Numbers suggests that most numbers of trafficked children are forced into prostitution, causing them to
lead a miserable life with deprivation of even basic rights. They are coerced, beaten up, blackmailed,
and harassed by traffickers or even people who visit them. Even 3 year olds are being trafficked across
the country for flesh trade. Heinous might fall short of explaining what a grave intensity of inhuman
crime this is. Falling sex ratio in North India induces a higher demand for females needed for marriages,
consequently, more females are trafficked from the under developed states of India.

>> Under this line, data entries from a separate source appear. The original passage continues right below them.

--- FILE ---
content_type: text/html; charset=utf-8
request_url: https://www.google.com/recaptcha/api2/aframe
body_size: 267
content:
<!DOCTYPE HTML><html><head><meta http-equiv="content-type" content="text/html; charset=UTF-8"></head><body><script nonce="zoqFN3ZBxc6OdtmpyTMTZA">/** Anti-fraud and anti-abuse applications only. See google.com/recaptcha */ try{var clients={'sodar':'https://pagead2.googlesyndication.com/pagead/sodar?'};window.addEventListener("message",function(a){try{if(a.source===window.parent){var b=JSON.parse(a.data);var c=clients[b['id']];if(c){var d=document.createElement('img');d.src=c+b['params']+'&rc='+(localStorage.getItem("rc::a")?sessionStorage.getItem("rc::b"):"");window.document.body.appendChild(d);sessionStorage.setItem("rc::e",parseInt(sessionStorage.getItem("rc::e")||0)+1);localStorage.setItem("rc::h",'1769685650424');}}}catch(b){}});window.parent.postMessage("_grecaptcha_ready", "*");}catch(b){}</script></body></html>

It is a vicious cycle
involving the richest and the poorest of all, poorest of poor are forced to sell their children and the
riches are willing to buy them for their own selfish agendas.

To fights this, the Government of India procured a law called “Suppression of Immoral Traffic in Women
and Girls Act, 1956,” which was based on the guidelines of “International Convention for Suppression of
Immoral Traffic in Persons and the Exploitation of the Prostitution of others”. This Act was further
amended in 1986, and changed to “Immoral Trafficking Prevention Act, 1986”. The act defines child as
any person who has completed eighteen years of age. The first section of the act has provisions that
outline the illegality of prostitution and the punishment for owning a brothel or a similar establishment,
or for living off earnings of prostitution as is in the case of a pimp. Section 5 of the act states that if a
person procures, induces or takes a child for the purpose of prostitution then the prison sentence is a
minimum of seven years but can be extended to life. To ensure that the people in the chain of trafficking
are also held responsible the act has a provision that states that any person involved in the recruiting,
transporting, transferring, harbouring, or receiving of persons for the purpose of prostitution if guilty of
trafficking. In addition any person attempting to commit trafficking or found in the brothel or visiting the
brothel is punishable under this law.